Background: Pulpitis, a common inflammation of the dental pulp, involves intricate mechanisms that are not yet fully understood. Our study aims to elucidate the alterations in genetic transcription linked to glycolysis in pulpitis and their impact on biological pathways and molecular networks.
Methods: Gene expression data was collected from the GEO database. Glycolysis-related genes were identified through databases like GeneCards and MsigDB. To understand the roles of these genes, GO, KEGG pathway enrichment, and GSEA were carried out. The PPI network was constructed with STRING, and central genes were determined using cytoHubba algorithms. mRNA-miRNA and mRNA-TF regulatory interactions were obtained from TarBase, ChIPBase, and hTFtarget. We assessed differential expression of the hub genes between groups, and conducted ROC curve analysis. ssGSEA was used to examine immune cell infiltration, with pheatmap illustrating associations between hub genes and immune cells. All statistical analyses were performed using R.
Results: Our analysis revealed 3480 differentially expressed genes (DEGs) in pulpitis, comprising 1591 upregulated and 1889 downregulated genes. Among these, 63 glycolysis-related differentially expressed genes (GRDEGs) were predominantly located on chromosome 11. These GRDEGs were enriched in energy metabolism processes, organelle compartments, and molecular functions, implicating key pathways in the pathology of pulpitis. PPI network analysis identified eight hub genes—HIF1A, LDHA, HK2, STAT3, TALDO1,PPARG, ALDOC, and PFKP. Additionally, ssGSEA uncovered notable differences in the infiltration levels of 28 types of immune cells between pulpitis and control samples, suggesting alterations in the immune response related to pulpitis.

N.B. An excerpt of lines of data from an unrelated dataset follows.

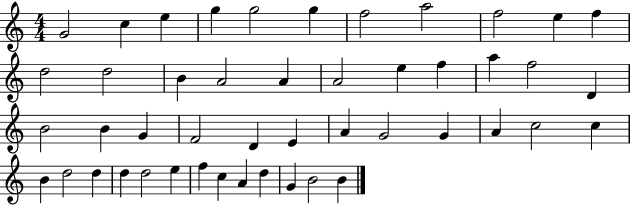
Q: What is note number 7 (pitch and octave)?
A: F5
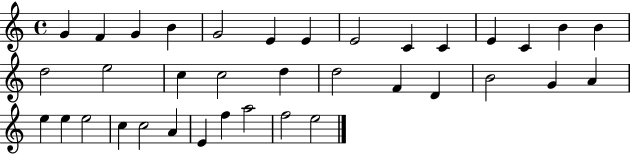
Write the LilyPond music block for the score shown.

{
  \clef treble
  \time 4/4
  \defaultTimeSignature
  \key c \major
  g'4 f'4 g'4 b'4 | g'2 e'4 e'4 | e'2 c'4 c'4 | e'4 c'4 b'4 b'4 | \break d''2 e''2 | c''4 c''2 d''4 | d''2 f'4 d'4 | b'2 g'4 a'4 | \break e''4 e''4 e''2 | c''4 c''2 a'4 | e'4 f''4 a''2 | f''2 e''2 | \break \bar "|."
}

Conclusion: Our research offers new perspectives into the molecular mechanisms of pulpitis, particularly regarding glycolytic pathways. These results may help identify better diagnostic markers and therapeutic targets for managing pulpitis. Future studies should aim to validate these potential biomarkers and investigate their functional roles in the etiology of disease.